The power and importance of writing overshadows Nephi’s disparagement of his own writing skill and his comment about the power of the Holy Ghost to carry the spoken word into the hearts of the listeners. Notably, level B–Bʹ of the first chiasmus in chapter thirty-three is, drawing meaning from the analogues, merely a comment about Nephi’s skill. He says,
[B] neither am I mighty in writing, like unto speaking—[Bʹ] wherefore, they cast many things away which are written and esteem them as things of naught.24
He says the same thing in level C–Cʹabout the power of the Holy Ghost when it comes to oratory.
[C] for when a man speaketh by the power of the Holy Ghost the power of the Holy Ghost carrieth it unto the hearts of the children of men. [Cʹ] But behold, there are many that harden their hearts against the Holy Spirit, that it hath no place in them; 25
The doctrinal point in this first chiasmus has nothing to do with Nephi’s preference for his oratory over his poor writing skills.26The point is the power of the Holy Ghost to enlighten the mind of the hearer or reader. Moreover, it must be that there is more power in the written word because it can be, as required for enlightenment, studied out in one’s mind: read and appreciated and re-read and understood more clearly.
The second chiasmus in chapter thirty-three is a cri de coeur. It describes Nephi’s feelings about his people, and is, perhaps, the only place where Nephi shows his emotions. It is about petitionary prayer.27
A and especially unto my people. For I pray continually for them by day, and mine eyes water my pillow by night, because of them;
B and I cry unto my God in faith,
Bʹ and I know that he will hear my cry.
Aʹ And I know that the Lord God will consecrate my prayers for the gain of my people.28
Nephi’s cry to God is what faith is: prayer is what one does because of one’s hope in one’s belief. Nephi’s statement that he prayed in faith means Nephi was not only faithful by the act of prayer, it means he worked to accomplish the desires expressed in his petitions to God. His work? What he wrote.
The third chiasmus says why Nephi’s writings are important. They speak of Christ and persuade men to believe in Him. How people react to Nephi’s work bespeaks the spirit they portray.

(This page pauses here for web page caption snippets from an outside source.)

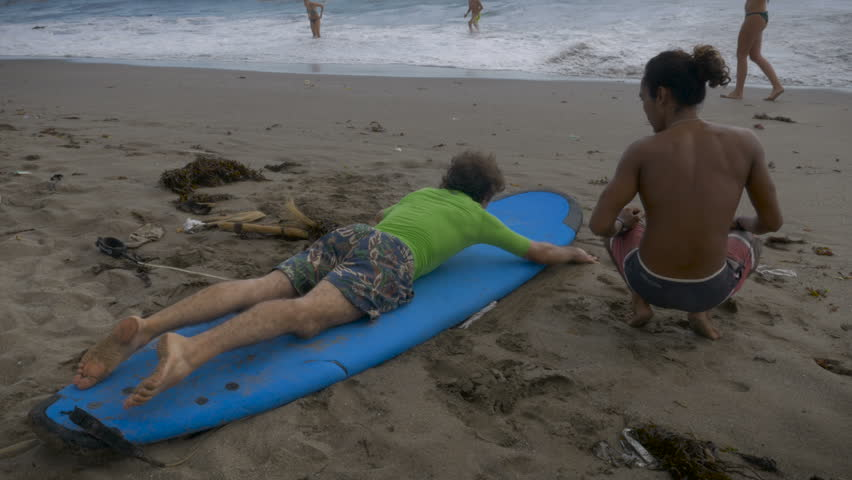 Learning how to get up on a surf board during a beginning surf lesson in Bali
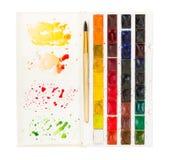 Konstnärlig vattenfärgmålarfärg och borste i plast- ask med paletten Arkivfoton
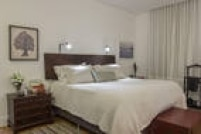 No quarto principal a cama tem cabeceira de madeira maciça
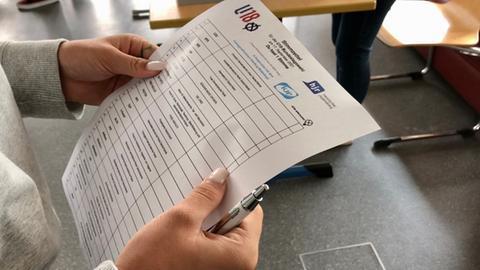 Hände einer Schülerin, die einen Wahlzettel hält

A And the words which I have written in weakness will be made strong unto them;
B for it persuadeth them to do good;
C it maketh known unto them of their fathers;
D and it speaketh of Jesus,
Dʹ and persuadeth them to believe in him,
Cʹ and to endure to the end, which is life eternal.
Bʹ And it speaketh harshly against sin, according to the plainness of the truth;
Aʹ wherefore, no man will be angry at the words which I have written save he shall be of the spirit of the devil.29
Following the foregoing three chiasmi are a series of anaphora. These are Nephi’s statements of his focus and his concern or perspective for all people.
I glory in plainness;
I glory in truth;
I glory in my Jesus, for he hath redeemed my soul from hell.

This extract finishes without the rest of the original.